Or, can't you just get a second battery for the Blackberry, charge it up at home and take it along? And just power up for ten minutes a half dozen times a day?


----------



## nomchang (Mar 23, 2009)

hellosailor said:


> Bring your usual charger, buy an inexpensive 110V inverter that uses battery clips (large alligator clips) to connect to a battery. If you can't find one packaged that way, you can get the clips at Radio Shack or auto parts stores.
> 
> Hook up your inverter to the boat's 12v battery, it will have at least one if it is ready to go to sea at all.


Thanks hellosailor--I'm clearly not an expert on electrical matters...do you mean something like this?
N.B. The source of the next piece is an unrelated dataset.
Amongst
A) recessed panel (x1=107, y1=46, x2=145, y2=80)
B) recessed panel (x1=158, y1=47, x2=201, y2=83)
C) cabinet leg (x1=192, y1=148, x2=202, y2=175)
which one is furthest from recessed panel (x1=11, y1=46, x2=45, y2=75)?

http://www.adaptelec.com/powerbrigh...ac-power-inverter-900-watt-capacity-p-68.html

thanks!


----------



## hellosailor (Apr 11, 2006)

More like http://www.adaptelec.com/powerbrigh...6.html?zenid=24da716f0e534d632ebfa01c8ab4954f
the 200-watt $29.99 version is probably 400% larger than you need. Anything rated 100 watts, even 75-80 watts, is going to be more than your Blackberry charger needs. Prices tend to be about the same for 75-150 watt units, poewr drain to your battery is of course less with the smaller units, but I'd suggest something like a 100-watt unit as being "enough" to be very portable and able to power any one electronic gizmo--like one laptop, on dvd player, or a mess of cell phone chargers all at once.

Your local auto parts store will carry them. Sam's, WalMart, Costco...all those places usually carry them as well. Whichever you buy--take a look at the fuse it uses, and box a little pack of spares to tape onto it, since you can easily blow the fuse if you overload it. And we all know how easy it is to get the right fuse for anything, offshore.<G>


----------



## hellosailor (Apr 11, 2006)

More like http://www.adaptelec.com/powerbrigh...6.html?zenid=24da716f0e534d632ebfa01c8ab4954f
the 200-watt $29.99 version is probably 400% larger than you need. Anything rated 100 watts, even 75-80 watts, is going to be more than your Blackberry charger needs. Prices tend to be about the same for 75-150 watt units, poewr drain to your battery is of course less with the smaller units, but I'd suggest something like a 100-watt unit as being "enough" to be very portable and able to power any one electronic gizmo--like one laptop, on dvd player, or a mess of cell phone chargers all at once. Should be about the size of a paperback book, more or less.

Your local auto parts store will carry them. Sam's, WalMart, Costco...all those places usually carry them as well. Whichever you buy--take a look at the fuse it uses, and box a little pack of spares to tape onto it, since you can easily blow the fuse if you overload it. And we all know how easy it is to get the right fuse for anything, offshore.<G>


----------